(ACTION ITEM) In the material below, find the line with "Disadvantages" and the line with "to produce gametes", then output both and every line between them exactly, omitting pictures.

··· RECORDS PROVIDED ···

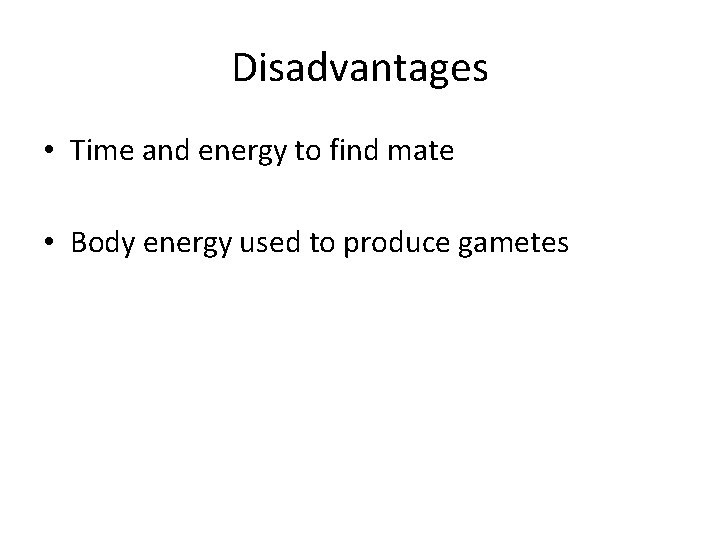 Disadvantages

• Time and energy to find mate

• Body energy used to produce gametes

···
··· RECORDS PROVIDED ···

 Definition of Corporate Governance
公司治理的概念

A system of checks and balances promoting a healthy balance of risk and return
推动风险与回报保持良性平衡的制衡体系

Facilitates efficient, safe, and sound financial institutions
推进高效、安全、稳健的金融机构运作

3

···

(REPLY TO THE TASK)
 Disadvantages

• Time and energy to find mate

• Body energy used to produce gametes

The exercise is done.